# [EXERCISE AIM]
Could you transcribe every entry exactly, leaving nothing out?

# [SUPPLIED RECORDS]
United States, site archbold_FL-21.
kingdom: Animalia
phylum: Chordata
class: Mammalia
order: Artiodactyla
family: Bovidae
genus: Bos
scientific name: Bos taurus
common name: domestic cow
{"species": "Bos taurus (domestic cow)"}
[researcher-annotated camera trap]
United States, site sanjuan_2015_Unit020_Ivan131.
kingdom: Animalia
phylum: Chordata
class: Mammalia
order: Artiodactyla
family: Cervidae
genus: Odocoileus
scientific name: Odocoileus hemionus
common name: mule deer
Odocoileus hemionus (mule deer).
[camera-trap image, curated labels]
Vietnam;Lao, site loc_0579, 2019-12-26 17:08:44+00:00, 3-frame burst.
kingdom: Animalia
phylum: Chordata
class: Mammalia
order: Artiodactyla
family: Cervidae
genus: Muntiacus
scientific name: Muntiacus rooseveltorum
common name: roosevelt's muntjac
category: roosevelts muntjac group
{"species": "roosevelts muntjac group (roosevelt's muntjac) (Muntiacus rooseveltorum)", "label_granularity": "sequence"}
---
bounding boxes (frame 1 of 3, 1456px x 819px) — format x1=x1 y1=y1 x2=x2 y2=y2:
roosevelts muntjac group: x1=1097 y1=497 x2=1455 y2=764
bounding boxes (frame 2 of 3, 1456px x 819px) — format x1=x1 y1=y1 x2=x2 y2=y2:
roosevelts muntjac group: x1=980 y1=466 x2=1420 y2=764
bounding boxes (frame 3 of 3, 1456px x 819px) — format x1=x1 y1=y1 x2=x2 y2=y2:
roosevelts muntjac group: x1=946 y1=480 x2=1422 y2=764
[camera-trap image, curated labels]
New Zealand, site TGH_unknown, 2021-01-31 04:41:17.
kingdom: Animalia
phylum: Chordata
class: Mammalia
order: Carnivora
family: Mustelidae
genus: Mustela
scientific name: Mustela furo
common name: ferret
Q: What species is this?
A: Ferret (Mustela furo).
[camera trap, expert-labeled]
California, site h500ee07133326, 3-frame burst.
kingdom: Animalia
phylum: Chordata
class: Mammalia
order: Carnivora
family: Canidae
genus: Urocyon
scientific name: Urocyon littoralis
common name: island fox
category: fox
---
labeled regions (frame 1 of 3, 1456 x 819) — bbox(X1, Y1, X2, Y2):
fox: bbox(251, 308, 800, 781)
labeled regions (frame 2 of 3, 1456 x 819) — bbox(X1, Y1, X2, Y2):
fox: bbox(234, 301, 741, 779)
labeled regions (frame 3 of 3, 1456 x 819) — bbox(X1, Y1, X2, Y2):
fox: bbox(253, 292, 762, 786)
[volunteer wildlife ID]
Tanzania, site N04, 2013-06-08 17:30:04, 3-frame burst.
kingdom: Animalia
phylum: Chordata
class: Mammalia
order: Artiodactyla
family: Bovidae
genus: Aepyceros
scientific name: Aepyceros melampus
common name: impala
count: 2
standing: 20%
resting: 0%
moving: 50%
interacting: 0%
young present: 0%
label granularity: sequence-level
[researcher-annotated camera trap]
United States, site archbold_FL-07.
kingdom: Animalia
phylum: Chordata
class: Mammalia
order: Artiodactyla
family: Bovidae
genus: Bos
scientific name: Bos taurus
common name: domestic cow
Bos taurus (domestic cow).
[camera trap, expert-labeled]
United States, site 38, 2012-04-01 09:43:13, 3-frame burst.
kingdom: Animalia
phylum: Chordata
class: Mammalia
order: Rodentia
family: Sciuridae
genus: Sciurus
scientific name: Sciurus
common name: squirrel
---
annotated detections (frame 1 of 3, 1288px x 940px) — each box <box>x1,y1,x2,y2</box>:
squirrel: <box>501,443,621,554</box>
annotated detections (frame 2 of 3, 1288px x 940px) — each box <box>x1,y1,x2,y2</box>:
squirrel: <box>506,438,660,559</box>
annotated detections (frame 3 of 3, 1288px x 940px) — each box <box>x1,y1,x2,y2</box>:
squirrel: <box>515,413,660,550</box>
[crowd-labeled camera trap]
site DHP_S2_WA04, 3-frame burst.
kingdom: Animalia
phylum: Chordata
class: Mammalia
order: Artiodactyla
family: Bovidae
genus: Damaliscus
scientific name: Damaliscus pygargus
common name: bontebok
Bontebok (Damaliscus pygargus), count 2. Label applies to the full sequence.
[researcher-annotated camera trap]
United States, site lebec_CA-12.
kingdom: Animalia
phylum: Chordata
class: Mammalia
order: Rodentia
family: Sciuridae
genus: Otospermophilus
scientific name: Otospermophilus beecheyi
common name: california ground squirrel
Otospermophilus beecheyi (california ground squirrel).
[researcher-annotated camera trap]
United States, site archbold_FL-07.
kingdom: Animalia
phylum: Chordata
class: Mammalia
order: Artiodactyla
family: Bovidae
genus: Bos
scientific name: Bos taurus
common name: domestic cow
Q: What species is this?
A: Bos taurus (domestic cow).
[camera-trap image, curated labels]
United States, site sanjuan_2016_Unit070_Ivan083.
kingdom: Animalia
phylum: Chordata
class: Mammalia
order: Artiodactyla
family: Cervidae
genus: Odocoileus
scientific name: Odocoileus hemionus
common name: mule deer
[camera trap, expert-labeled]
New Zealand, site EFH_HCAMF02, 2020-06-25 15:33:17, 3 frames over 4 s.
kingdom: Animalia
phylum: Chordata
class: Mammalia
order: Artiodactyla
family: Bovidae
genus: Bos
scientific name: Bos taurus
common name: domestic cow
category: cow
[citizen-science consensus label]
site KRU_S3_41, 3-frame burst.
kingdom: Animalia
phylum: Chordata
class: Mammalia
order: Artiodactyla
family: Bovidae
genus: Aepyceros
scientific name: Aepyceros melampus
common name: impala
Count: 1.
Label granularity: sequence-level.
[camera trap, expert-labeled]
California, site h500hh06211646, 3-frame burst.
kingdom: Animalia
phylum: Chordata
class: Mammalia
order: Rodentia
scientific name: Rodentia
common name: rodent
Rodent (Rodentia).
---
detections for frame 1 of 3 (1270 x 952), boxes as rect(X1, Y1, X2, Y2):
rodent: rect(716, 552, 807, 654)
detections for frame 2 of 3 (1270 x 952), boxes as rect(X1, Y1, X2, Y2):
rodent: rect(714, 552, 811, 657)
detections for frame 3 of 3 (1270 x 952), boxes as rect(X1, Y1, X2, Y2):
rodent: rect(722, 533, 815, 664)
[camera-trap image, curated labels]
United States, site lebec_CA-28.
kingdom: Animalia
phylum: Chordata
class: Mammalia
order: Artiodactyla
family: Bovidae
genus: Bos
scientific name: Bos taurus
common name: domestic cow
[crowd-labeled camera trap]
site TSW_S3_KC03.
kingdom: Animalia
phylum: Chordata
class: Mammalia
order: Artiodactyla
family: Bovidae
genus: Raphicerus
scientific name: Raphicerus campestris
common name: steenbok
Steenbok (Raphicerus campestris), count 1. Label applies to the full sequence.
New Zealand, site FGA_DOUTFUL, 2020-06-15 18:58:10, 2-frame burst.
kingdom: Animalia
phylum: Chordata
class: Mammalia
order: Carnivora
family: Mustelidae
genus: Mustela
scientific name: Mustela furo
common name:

# [TASK SOLUTION]
United States, site archbold_FL-21.
kingdom: Animalia
phylum: Chordata
class: Mammalia
order: Artiodactyla
family: Bovidae
genus: Bos
scientific name: Bos taurus
common name: domestic cow
{"species": "Bos taurus (domestic cow)"}
[researcher-annotated camera trap]
United States, site sanjuan_2015_Unit020_Ivan131.
kingdom: Animalia
phylum: Chordata
class: Mammalia
order: Artiodactyla
family: Cervidae
genus: Odocoileus
scientific name: Odocoileus hemionus
common name: mule deer
Odocoileus hemionus (mule deer).
[camera-trap image, curated labels]
Vietnam;Lao, site loc_0579, 2019-12-26 17:08:44+00:00, 3-frame burst.
kingdom: Animalia
phylum: Chordata
class: Mammalia
order: Artiodactyla
family: Cervidae
genus: Muntiacus
scientific name: Muntiacus rooseveltorum
common name: roosevelt's muntjac
category: roosevelts muntjac group
{"species": "roosevelts muntjac group (roosevelt's muntjac) (Muntiacus rooseveltorum)", "label_granularity": "sequence"}
---
bounding boxes (frame 1 of 3, 1456px x 819px) — format x1=x1 y1=y1 x2=x2 y2=y2:
roosevelts muntjac group: x1=1097 y1=497 x2=1455 y2=764
bounding boxes (frame 2 of 3, 1456px x 819px) — format x1=x1 y1=y1 x2=x2 y2=y2:
roosevelts muntjac group: x1=980 y1=466 x2=1420 y2=764
bounding boxes (frame 3 of 3, 1456px x 819px) — format x1=x1 y1=y1 x2=x2 y2=y2:
roosevelts muntjac group: x1=946 y1=480 x2=1422 y2=764
[camera-trap image, curated labels]
New Zealand, site TGH_unknown, 2021-01-31 04:41:17.
kingdom: Animalia
phylum: Chordata
class: Mammalia
order: Carnivora
family: Mustelidae
genus: Mustela
scientific name: Mustela furo
common name: ferret
Q: What species is this?
A: Ferret (Mustela furo).
[camera trap, expert-labeled]
California, site h500ee07133326, 3-frame burst.
kingdom: Animalia
phylum: Chordata
class: Mammalia
order: Carnivora
family: Canidae
genus: Urocyon
scientific name: Urocyon littoralis
common name: island fox
category: fox
---
labeled regions (frame 1 of 3, 1456 x 819) — bbox(X1, Y1, X2, Y2):
fox: bbox(251, 308, 800, 781)
labeled regions (frame 2 of 3, 1456 x 819) — bbox(X1, Y1, X2, Y2):
fox: bbox(234, 301, 741, 779)
labeled regions (frame 3 of 3, 1456 x 819) — bbox(X1, Y1, X2, Y2):
fox: bbox(253, 292, 762, 786)
[volunteer wildlife ID]
Tanzania, site N04, 2013-06-08 17:30:04, 3-frame burst.
kingdom: Animalia
phylum: Chordata
class: Mammalia
order: Artiodactyla
family: Bovidae
genus: Aepyceros
scientific name: Aepyceros melampus
common name: impala
count: 2
standing: 20%
resting: 0%
moving: 50%
interacting: 0%
young present: 0%
label granularity: sequence-level
[researcher-annotated camera trap]
United States, site archbold_FL-07.
kingdom: Animalia
phylum: Chordata
class: Mammalia
order: Artiodactyla
family: Bovidae
genus: Bos
scientific name: Bos taurus
common name: domestic cow
Bos taurus (domestic cow).
[camera trap, expert-labeled]
United States, site 38, 2012-04-01 09:43:13, 3-frame burst.
kingdom: Animalia
phylum: Chordata
class: Mammalia
order: Rodentia
family: Sciuridae
genus: Sciurus
scientific name: Sciurus
common name: squirrel
---
annotated detections (frame 1 of 3, 1288px x 940px) — each box <box>x1,y1,x2,y2</box>:
squirrel: <box>501,443,621,554</box>
annotated detections (frame 2 of 3, 1288px x 940px) — each box <box>x1,y1,x2,y2</box>:
squirrel: <box>506,438,660,559</box>
annotated detections (frame 3 of 3, 1288px x 940px) — each box <box>x1,y1,x2,y2</box>:
squirrel: <box>515,413,660,550</box>
[crowd-labeled camera trap]
site DHP_S2_WA04, 3-frame burst.
kingdom: Animalia
phylum: Chordata
class: Mammalia
order: Artiodactyla
family: Bovidae
genus: Damaliscus
scientific name: Damaliscus pygargus
common name: bontebok
Bontebok (Damaliscus pygargus), count 2. Label applies to the full sequence.
[researcher-annotated camera trap]
United States, site lebec_CA-12.
kingdom: Animalia
phylum: Chordata
class: Mammalia
order: Rodentia
family: Sciuridae
genus: Otospermophilus
scientific name: Otospermophilus beecheyi
common name: california ground squirrel
Otospermophilus beecheyi (california ground squirrel).
[researcher-annotated camera trap]
United States, site archbold_FL-07.
kingdom: Animalia
phylum: Chordata
class: Mammalia
order: Artiodactyla
family: Bovidae
genus: Bos
scientific name: Bos taurus
common name: domestic cow
Q: What species is this?
A: Bos taurus (domestic cow).
[camera-trap image, curated labels]
United States, site sanjuan_2016_Unit070_Ivan083.
kingdom: Animalia
phylum: Chordata
class: Mammalia
order: Artiodactyla
family: Cervidae
genus: Odocoileus
scientific name: Odocoileus hemionus
common name: mule deer
[camera trap, expert-labeled]
New Zealand, site EFH_HCAMF02, 2020-06-25 15:33:17, 3 frames over 4 s.
kingdom: Animalia
phylum: Chordata
class: Mammalia
order: Artiodactyla
family: Bovidae
genus: Bos
scientific name: Bos taurus
common name: domestic cow
category: cow
[citizen-science consensus label]
site KRU_S3_41, 3-frame burst.
kingdom: Animalia
phylum: Chordata
class: Mammalia
order: Artiodactyla
family: Bovidae
genus: Aepyceros
scientific name: Aepyceros melampus
common name: impala
Count: 1.
Label granularity: sequence-level.
[camera trap, expert-labeled]
California, site h500hh06211646, 3-frame burst.
kingdom: Animalia
phylum: Chordata
class: Mammalia
order: Rodentia
scientific name: Rodentia
common name: rodent
Rodent (Rodentia).
---
detections for frame 1 of 3 (1270 x 952), boxes as rect(X1, Y1, X2, Y2):
rodent: rect(716, 552, 807, 654)
detections for frame 2 of 3 (1270 x 952), boxes as rect(X1, Y1, X2, Y2):
rodent: rect(714, 552, 811, 657)
detections for frame 3 of 3 (1270 x 952), boxes as rect(X1, Y1, X2, Y2):
rodent: rect(722, 533, 815, 664)
[camera-trap image, curated labels]
United States, site lebec_CA-28.
kingdom: Animalia
phylum: Chordata
class: Mammalia
order: Artiodactyla
family: Bovidae
genus: Bos
scientific name: Bos taurus
common name: domestic cow
[crowd-labeled camera trap]
site TSW_S3_KC03.
kingdom: Animalia
phylum: Chordata
class: Mammalia
order: Artiodactyla
family: Bovidae
genus: Raphicerus
scientific name: Raphicerus campestris
common name: steenbok
Steenbok (Raphicerus campestris), count 1. Label applies to the full sequence.
New Zealand, site FGA_DOUTFUL, 2020-06-15 18:58:10, 2-frame burst.
kingdom: Animalia
phylum: Chordata
class: Mammalia
order: Carnivora
family: Mustelidae
genus: Mustela
scientific name: Mustela furo
common name:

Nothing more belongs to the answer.